- Church: Episcopal Church
- Diocese: Southern Virginia
- In office: 1950–1971
- Predecessor: William A. Brown
- Successor: David Rose
- Previous post: Coadjutor Bishop of Southern Virginia (1948-1950)

Orders
- Ordination: June 1930 by Robert Carter Jett
- Consecration: January 6, 1948 by Henry Knox Sherrill

Personal details
- Born: October 11, 1903 Winona, Mississippi
- Died: June 16, 1973 (aged 69) Norfolk, Virginia
- Denomination: Anglican
- Parents: Elijah Steirling Gunn & Susan Ellwood Carter
- Spouse: Frances Hawkins Purnell (m.1930)
- Children: 3
- Alma mater: University of Virginia

= George P. Gunn =

American prelate (1903–1973)

George Purnell Gunn (October 11, 1903 – June 16, 1973) was an American prelate who served as the fifth Episcopal Bishop of Southern Virginia between 1950 and 1971.

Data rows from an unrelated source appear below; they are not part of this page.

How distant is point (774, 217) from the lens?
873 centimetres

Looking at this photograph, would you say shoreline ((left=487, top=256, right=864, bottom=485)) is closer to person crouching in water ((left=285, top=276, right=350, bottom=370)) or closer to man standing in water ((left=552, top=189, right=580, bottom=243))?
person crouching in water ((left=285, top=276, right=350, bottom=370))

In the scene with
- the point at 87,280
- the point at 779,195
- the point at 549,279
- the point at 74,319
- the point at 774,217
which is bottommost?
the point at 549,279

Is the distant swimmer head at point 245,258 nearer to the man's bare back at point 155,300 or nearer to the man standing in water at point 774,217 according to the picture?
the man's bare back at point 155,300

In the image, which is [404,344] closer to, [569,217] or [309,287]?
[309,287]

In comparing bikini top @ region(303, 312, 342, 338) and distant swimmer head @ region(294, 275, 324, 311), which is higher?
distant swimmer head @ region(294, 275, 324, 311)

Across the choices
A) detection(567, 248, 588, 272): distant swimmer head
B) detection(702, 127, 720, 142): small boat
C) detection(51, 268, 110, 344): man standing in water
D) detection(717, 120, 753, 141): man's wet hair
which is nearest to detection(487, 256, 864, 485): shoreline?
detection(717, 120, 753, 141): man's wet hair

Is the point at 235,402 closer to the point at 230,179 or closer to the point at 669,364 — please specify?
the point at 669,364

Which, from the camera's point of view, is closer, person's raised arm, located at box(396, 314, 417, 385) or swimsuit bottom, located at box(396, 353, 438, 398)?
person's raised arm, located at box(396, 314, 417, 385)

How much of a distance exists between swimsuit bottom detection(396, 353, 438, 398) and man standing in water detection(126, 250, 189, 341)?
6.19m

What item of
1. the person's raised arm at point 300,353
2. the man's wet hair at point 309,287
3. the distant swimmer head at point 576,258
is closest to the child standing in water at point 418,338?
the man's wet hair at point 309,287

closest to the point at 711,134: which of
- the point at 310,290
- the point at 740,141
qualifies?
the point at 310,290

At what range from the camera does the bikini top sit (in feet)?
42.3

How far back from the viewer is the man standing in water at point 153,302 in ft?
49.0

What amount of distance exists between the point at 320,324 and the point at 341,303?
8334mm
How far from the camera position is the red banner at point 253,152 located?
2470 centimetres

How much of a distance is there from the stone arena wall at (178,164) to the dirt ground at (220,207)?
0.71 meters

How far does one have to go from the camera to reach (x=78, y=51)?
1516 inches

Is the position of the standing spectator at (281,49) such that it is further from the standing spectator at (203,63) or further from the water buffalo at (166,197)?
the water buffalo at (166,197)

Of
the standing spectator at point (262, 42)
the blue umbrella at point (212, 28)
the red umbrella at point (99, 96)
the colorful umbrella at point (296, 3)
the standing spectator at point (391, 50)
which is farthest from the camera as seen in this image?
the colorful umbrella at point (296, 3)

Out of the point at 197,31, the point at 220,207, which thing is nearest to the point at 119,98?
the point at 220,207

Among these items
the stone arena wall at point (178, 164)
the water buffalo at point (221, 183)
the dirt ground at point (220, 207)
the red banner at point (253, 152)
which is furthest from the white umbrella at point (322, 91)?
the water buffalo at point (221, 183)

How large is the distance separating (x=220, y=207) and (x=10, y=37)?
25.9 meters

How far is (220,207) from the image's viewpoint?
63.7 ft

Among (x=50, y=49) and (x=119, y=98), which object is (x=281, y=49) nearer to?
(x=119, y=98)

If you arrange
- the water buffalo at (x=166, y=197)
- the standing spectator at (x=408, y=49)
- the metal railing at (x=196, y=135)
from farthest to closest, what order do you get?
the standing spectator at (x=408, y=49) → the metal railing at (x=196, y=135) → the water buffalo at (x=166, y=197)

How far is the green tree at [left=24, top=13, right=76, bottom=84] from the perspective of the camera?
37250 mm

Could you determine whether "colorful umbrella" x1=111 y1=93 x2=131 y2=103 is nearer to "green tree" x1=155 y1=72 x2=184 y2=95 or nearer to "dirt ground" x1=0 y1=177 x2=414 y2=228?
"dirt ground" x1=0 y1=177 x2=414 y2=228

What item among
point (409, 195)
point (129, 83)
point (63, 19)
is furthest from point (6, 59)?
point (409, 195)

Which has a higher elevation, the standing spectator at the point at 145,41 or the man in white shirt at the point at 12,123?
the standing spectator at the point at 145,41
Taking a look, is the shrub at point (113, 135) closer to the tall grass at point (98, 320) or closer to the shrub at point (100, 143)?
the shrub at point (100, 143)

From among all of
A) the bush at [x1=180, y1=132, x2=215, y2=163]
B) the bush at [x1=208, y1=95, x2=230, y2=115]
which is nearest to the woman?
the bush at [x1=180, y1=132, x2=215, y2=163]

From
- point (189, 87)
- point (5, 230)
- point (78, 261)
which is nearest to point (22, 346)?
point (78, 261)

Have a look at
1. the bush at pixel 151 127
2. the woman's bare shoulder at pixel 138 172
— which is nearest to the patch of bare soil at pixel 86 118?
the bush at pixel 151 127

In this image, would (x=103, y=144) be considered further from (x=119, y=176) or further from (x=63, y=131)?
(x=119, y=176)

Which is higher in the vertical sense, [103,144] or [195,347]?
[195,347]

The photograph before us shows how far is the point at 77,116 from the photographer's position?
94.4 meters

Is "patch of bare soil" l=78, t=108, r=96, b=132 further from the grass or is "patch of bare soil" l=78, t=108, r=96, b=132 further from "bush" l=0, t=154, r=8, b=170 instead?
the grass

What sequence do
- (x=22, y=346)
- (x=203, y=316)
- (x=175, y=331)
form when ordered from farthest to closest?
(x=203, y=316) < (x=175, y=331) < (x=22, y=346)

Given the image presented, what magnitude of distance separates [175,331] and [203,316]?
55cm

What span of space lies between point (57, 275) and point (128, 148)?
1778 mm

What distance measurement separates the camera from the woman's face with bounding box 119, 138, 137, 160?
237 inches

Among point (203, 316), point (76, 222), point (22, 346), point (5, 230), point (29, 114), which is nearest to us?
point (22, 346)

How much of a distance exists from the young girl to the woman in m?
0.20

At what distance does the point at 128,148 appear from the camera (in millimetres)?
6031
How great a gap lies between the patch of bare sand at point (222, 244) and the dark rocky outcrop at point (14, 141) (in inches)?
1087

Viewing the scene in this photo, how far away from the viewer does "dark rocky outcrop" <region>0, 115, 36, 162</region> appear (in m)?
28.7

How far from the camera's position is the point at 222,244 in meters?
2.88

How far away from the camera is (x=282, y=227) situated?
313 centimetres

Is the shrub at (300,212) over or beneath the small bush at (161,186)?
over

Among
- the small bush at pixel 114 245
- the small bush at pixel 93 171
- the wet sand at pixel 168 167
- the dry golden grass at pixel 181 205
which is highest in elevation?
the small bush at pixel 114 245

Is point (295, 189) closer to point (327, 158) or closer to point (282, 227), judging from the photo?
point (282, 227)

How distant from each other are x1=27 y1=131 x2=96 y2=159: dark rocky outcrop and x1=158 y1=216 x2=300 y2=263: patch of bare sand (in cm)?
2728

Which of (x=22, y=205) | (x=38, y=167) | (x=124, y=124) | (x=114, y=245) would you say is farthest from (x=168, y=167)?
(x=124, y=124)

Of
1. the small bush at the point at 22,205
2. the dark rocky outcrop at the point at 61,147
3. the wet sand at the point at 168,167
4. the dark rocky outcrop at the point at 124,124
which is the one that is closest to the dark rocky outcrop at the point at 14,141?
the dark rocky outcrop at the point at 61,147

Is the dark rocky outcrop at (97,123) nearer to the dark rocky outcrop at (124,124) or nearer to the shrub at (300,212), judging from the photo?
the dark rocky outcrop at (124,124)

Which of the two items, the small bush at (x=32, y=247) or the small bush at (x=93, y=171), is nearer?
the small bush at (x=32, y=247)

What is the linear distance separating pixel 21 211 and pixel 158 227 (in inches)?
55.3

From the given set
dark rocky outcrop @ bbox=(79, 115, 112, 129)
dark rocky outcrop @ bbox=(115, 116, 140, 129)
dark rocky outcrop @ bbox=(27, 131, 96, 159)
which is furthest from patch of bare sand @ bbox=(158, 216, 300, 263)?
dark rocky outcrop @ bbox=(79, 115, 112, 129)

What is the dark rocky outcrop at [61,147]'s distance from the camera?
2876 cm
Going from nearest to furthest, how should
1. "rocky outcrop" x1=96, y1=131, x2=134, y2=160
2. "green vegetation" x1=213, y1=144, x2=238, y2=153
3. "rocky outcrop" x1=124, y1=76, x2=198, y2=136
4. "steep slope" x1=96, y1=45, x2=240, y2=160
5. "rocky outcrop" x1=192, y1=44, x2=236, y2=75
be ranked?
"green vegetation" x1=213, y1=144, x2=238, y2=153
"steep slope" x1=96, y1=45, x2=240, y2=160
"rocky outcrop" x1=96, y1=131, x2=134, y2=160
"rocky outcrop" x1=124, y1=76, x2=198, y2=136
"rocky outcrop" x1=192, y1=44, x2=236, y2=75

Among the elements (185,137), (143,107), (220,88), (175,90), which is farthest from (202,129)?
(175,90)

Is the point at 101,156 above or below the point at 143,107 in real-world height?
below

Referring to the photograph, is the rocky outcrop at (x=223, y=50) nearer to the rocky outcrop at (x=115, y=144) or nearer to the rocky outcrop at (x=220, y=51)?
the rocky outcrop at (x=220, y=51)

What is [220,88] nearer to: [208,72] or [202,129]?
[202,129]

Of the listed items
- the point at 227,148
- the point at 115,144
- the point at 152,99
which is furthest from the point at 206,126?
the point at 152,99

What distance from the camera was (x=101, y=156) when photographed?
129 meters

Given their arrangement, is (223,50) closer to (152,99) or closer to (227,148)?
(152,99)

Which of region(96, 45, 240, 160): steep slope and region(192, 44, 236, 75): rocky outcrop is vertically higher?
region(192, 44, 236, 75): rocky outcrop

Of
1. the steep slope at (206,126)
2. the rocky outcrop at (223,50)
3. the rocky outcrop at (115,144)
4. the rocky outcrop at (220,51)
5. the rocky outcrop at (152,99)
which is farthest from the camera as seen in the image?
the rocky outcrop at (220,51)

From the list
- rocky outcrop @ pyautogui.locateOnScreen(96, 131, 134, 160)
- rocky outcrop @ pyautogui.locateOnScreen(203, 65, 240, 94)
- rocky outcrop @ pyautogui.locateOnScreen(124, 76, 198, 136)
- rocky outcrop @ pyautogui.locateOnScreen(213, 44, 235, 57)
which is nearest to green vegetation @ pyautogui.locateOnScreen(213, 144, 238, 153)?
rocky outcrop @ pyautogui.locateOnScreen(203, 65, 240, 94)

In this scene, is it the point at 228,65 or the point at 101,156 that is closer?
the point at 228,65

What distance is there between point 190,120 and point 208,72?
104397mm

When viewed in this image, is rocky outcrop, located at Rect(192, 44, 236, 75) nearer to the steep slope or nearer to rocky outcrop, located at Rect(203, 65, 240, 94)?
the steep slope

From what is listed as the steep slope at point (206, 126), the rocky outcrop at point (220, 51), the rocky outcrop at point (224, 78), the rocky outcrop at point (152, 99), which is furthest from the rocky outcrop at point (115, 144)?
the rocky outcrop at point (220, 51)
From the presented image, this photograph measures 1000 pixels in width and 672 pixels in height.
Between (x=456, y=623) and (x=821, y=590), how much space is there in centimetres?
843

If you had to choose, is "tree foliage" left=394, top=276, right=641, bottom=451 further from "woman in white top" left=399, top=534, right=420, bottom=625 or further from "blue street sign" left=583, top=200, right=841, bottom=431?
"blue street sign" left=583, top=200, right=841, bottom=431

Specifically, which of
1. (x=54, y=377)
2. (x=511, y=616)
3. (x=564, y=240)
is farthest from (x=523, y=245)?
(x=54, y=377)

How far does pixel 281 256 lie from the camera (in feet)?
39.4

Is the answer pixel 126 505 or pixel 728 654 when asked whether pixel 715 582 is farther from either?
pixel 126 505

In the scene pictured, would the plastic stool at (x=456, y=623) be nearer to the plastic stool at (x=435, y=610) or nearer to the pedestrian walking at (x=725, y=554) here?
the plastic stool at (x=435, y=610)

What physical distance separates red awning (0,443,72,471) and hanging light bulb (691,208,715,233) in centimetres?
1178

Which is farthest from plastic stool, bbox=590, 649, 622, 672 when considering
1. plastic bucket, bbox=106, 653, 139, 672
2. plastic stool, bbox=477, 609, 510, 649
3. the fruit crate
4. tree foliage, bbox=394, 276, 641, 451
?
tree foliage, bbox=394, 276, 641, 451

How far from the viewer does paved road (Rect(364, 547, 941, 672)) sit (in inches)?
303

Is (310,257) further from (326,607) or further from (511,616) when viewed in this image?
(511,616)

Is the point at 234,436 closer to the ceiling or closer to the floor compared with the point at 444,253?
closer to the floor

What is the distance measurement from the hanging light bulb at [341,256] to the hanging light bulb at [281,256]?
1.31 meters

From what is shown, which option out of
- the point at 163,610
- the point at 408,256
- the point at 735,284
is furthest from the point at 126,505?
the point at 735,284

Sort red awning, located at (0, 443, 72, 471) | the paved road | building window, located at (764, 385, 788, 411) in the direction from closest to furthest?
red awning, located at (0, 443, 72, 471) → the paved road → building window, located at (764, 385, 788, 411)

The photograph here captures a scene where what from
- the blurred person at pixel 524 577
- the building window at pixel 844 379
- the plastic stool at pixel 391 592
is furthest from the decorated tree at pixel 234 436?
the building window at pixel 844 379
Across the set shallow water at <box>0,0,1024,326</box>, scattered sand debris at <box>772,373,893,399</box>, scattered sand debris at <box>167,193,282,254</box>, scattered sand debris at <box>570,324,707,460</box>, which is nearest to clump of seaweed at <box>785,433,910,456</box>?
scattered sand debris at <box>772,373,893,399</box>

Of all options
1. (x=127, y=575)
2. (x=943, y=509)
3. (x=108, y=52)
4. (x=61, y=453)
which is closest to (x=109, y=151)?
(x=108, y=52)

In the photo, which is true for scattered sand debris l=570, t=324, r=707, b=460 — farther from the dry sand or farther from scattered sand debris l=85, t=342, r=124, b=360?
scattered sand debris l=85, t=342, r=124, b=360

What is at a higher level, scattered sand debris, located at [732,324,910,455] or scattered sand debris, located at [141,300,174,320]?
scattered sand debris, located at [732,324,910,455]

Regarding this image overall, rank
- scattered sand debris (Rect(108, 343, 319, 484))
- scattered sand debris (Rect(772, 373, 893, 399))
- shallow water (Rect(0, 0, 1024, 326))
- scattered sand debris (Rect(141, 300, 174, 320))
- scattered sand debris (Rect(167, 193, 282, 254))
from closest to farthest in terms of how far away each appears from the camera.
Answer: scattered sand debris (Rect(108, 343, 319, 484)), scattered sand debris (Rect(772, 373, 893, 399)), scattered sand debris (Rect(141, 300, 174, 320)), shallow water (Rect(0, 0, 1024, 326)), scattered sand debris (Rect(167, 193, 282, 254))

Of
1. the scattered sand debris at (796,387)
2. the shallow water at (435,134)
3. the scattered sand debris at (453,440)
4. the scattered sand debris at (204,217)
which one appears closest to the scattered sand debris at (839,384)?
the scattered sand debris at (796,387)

==Early life and education==
Gunn was born on October 11, 1903, in Winona, Mississippi, the son of Rev. Elijah Sterling Gunn and Susan Ellwood Carter. Based on his parents' ancestry, Gunn later became active with the First Families of Virginia. Raised in Halifax County, Virginia, young George attended to the Virginia Episcopal School in Lynchburg between 1921 and 1923. In 1924 he went to Charlottesville for studies at the University of Virginia, graduating with a Bachelor of Arts in 1927. He then traveled to Alexandria to study for the ministry at the Virginia Theological Seminary, graduating in 1930. The same institution awarded him a Doctor of Divinity in 1948. He married Frances Hawkins Purnell on September 3, 1930, and together had three children.

==Ministry==
Bishop Robert Carter Jett of the Episcopal Diocese of Southwestern Virginia ordained Gunn as a deacon in October 1929 and priest in June 1930. He then became rector of Moore Parish in Altavista, Campbell County, Virginia. In 1932 he left that position and traveled to the eastern part of the Commonwealth to become rector of the Church of the Good Shepherd in Norfolk, Virginia, where he remained till 1948.

==Bishop==
Gunn was elected Coadjutor Bishop of Southern Virginia on September 17, 1947, during a diocesan special convention called by bishop William A. Brown, who planned to retire in several years after training his successor. He was consecrated on January 6, 1948, by Presiding Bishop Henry Knox Sherrill in a ceremony also attended by many Episcopal bishops. Rt.Rev. Gunn then succeeded as diocesan bishop on January 6, 1950, when Bishop Brown retired. Bishop Gunn continued fulfilling his pastoral and administrative duties as bishop of the diocese with many historic churches as well as booming populations due to military expansion in its Hampton Roads area until his own retirement in 1971. He died in Norfolk, Virginia, on June 16, 1973.